Yeni yayımlanan bilimsel bir araştırmaya göre, 2003-2022 yılları arasında okyanus yüzeylerinin rengi dramatik biçimde değişti. Uydu görüntülerine dayanan analizlerde, kutup bölgelerine yakın açık denizlerde suyun daha yeşil tonlara büründüğü; buna karşın ekvatoral bölgelerde daha belirgin bir mavilik görüldüğü tespit edildi.
Renk değişiminin temel nedeni olarak, okyanus yüzeyindeki fitoplankton yoğunluğundaki kaymalar gösteriliyor. Fitoplanktonlar, okyanuslardaki besin zincirinin temel halkasını oluşturuyor ve sudaki klorofil miktarına göre varlıkları saptanabiliyor. Artan deniz suyu sıcaklıkları, bu mikroskobik canlıların kutuplara doğru göç etmesine yol açarken, bu durum suyun renginde de değişime neden oluyor.
Renk Değişimi Ne Anlama Geliyor?
Araştırmacılara göre, okyanus rengindeki bu değişim sadece estetik bir durum değil, deniz ekosistemlerinde yaşanan büyük bir biyolojik değişimin habercisi.
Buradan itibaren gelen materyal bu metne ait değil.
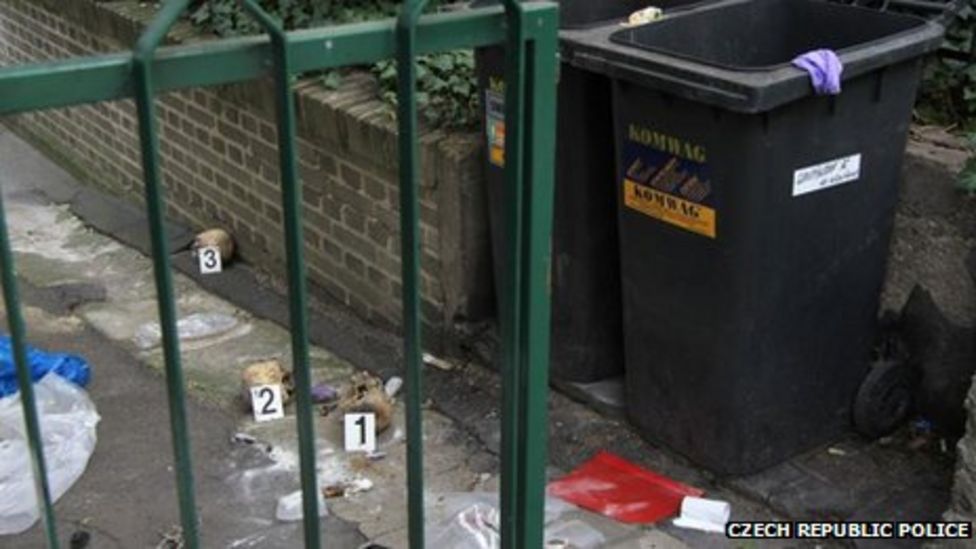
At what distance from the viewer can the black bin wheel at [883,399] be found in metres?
3.56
Southampton Üniversitesi’nden yapılan ek bir analiz, dünya okyanuslarının yüzde 56’sında bu türden bir renk değişiminin yaşandığını ortaya koydu.
Balık Göçleri ve Gıda Güvenliği Etkilenebilir
Fitoplanktonların dağılımındaki kayma, onlarla beslenen balık türlerini de etkiliyor. Özellikle sardalya, sarı yüzgeçli orkinos ve benzeri türlerin yaşam alanlarında kuzeye doğru kaymalar gözlemleniyor. Uzmanlar, bu değişimlerin balıkçılık sektörünü, ekosistem dengesini ve hatta gıda güvenliğini tehdit edebileceği konusunda uyarıyor.
Kıyı Bölgelerinde Değişim Sürüyor
Araştırma esas olarak açık denizlere odaklanmış olsa da, Kaliforniya kıyılarındaki gibi bazı bölgelerde benzer renk değişimlerinin yaşandığına dair bulgular mevcut. Ancak kıyı sularındaki bulanıklık nedeniyle bu alanlar uydu verileriyle daha zor analiz ediliyor.
Bilim insanları, bu değişimlerin doğal iklim dalgalanmalarından mı yoksa kalıcı iklim değişikliklerinden mi kaynaklandığını net olarak belirleyebilmek için daha uzun süreli gözlemlere ihtiyaç olduğunu vurguluyor.